There's a minimal smoke test written in Playwright to ensure that the application still starts once the Stripe integration has been redacted. Run it with the following commands:

npm install
export PLAYWRIGHT_BROWSERS_PATH=0
npx playwright install --with-deps chromium
npx playwright test

Note: Playwright installs browsers into a shared system directory by default. The environment variable exported above tells it to install browsers directly into this project folder, which is helpful on corporate devices which only allow binaries to be run from particular directories. If you don't have that constraint, then the variable can be omitted.

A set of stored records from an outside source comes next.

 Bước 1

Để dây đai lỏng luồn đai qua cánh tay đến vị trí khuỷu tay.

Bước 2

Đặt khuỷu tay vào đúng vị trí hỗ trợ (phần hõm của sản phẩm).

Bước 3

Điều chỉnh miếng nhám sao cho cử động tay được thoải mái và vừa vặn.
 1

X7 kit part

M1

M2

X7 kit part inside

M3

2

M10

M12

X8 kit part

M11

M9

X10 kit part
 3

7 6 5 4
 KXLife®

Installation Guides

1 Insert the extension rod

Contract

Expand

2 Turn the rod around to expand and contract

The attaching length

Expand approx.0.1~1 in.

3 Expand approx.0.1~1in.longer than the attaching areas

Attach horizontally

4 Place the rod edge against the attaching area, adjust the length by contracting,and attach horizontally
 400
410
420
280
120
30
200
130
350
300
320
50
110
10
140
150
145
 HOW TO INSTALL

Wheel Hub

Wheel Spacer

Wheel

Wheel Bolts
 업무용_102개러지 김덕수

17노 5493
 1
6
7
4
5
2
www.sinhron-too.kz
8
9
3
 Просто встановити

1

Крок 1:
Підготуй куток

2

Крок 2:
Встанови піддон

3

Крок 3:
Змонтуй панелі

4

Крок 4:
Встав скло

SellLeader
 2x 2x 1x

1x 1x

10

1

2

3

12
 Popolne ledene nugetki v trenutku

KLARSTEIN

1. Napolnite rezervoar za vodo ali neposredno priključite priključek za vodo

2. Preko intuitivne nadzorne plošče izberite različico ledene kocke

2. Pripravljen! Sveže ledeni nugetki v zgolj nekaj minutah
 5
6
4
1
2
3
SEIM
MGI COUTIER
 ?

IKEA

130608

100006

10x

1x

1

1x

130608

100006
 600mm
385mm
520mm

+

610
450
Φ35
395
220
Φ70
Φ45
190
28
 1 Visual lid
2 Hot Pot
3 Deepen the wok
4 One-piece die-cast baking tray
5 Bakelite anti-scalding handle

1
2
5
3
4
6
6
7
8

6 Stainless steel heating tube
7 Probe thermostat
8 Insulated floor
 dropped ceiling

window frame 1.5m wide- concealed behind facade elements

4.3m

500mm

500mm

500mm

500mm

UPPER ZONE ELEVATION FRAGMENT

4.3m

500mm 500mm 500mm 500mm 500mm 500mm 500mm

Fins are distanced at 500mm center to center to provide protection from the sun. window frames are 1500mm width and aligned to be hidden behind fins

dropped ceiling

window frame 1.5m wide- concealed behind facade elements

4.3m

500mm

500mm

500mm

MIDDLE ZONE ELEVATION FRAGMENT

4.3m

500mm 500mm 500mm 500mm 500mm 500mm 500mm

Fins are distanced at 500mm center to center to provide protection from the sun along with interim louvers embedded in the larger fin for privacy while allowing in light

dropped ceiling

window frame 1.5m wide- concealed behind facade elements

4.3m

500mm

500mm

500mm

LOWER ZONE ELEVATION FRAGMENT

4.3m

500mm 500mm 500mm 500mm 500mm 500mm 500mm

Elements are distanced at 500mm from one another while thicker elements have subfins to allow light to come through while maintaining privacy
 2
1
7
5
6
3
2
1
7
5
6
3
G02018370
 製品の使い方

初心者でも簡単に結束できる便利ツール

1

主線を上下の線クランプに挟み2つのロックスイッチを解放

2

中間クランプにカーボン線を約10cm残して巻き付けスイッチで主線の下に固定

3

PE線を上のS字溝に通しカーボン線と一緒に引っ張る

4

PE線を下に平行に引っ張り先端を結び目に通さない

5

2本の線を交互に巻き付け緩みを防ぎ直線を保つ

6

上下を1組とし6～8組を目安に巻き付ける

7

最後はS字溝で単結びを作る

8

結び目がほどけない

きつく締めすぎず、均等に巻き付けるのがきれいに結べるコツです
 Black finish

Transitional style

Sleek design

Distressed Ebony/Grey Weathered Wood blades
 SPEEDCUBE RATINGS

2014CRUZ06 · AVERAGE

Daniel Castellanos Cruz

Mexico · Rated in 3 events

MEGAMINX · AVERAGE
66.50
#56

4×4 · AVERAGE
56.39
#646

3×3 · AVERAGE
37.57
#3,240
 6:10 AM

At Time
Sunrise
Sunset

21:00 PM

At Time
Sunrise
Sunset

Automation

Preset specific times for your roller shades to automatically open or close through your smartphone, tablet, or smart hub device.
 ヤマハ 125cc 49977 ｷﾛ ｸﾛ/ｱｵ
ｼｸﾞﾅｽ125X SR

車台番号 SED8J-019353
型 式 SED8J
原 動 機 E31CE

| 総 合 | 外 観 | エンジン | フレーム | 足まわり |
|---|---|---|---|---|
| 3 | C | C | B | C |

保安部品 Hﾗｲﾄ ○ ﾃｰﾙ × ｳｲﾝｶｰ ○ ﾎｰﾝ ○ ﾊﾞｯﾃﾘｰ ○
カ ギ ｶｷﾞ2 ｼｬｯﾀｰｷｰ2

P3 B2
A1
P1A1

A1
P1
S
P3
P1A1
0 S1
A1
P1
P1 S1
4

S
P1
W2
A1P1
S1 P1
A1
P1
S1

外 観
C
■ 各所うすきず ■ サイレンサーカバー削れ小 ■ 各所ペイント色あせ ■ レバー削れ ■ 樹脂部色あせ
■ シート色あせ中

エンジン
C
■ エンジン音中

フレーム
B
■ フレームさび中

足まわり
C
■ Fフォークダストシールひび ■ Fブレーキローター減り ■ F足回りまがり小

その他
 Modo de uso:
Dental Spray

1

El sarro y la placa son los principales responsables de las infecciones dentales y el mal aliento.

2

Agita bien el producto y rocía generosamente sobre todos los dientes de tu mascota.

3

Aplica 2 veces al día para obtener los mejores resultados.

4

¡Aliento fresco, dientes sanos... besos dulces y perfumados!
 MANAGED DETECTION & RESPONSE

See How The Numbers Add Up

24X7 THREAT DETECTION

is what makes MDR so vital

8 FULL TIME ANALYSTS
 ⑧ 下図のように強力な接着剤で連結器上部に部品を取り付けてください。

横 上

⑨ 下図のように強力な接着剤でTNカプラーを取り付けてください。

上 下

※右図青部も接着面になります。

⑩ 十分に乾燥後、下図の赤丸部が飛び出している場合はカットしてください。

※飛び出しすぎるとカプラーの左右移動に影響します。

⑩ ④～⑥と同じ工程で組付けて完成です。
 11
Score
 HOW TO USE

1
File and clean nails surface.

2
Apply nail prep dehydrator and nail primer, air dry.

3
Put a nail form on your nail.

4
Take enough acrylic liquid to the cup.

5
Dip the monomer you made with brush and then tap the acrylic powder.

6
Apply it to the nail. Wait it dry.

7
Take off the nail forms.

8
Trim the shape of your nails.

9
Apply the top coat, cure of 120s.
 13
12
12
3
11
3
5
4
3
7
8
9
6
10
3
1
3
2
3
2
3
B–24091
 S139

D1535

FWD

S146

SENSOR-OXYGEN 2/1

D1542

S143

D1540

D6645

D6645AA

Setting up a Capital Loan for an Account

  • Within the Pose app, create a new user and complete the account onboarding
  • Within your Stripe Dashboard click "Capital" under Products
  • Click "Set up" and then "Create" from within the "Financing Offers" tab
  • Fill out the offer form and select the account you just created. What status you pick will determine what the user sees in the Capital component back in Pose.
  • If you select a status of 'Undelivered' the account will be prompted to fill out the application. After they fill out the application, you will need to go back to the dashboard and click on the '...' by offer and select "approve and disperse funds".
  • If you click the status of 'delivered' the loan will immediately show up in the user's account on Pose and they won't be shown an offer first.
  • Once the loan has been delivered to the user, the user can make manual payments on the loan from their bank acount, or you can see automatic payments happening after a customer has signed up for a class.
  • You can only create one active offer for an account at a time in test mode.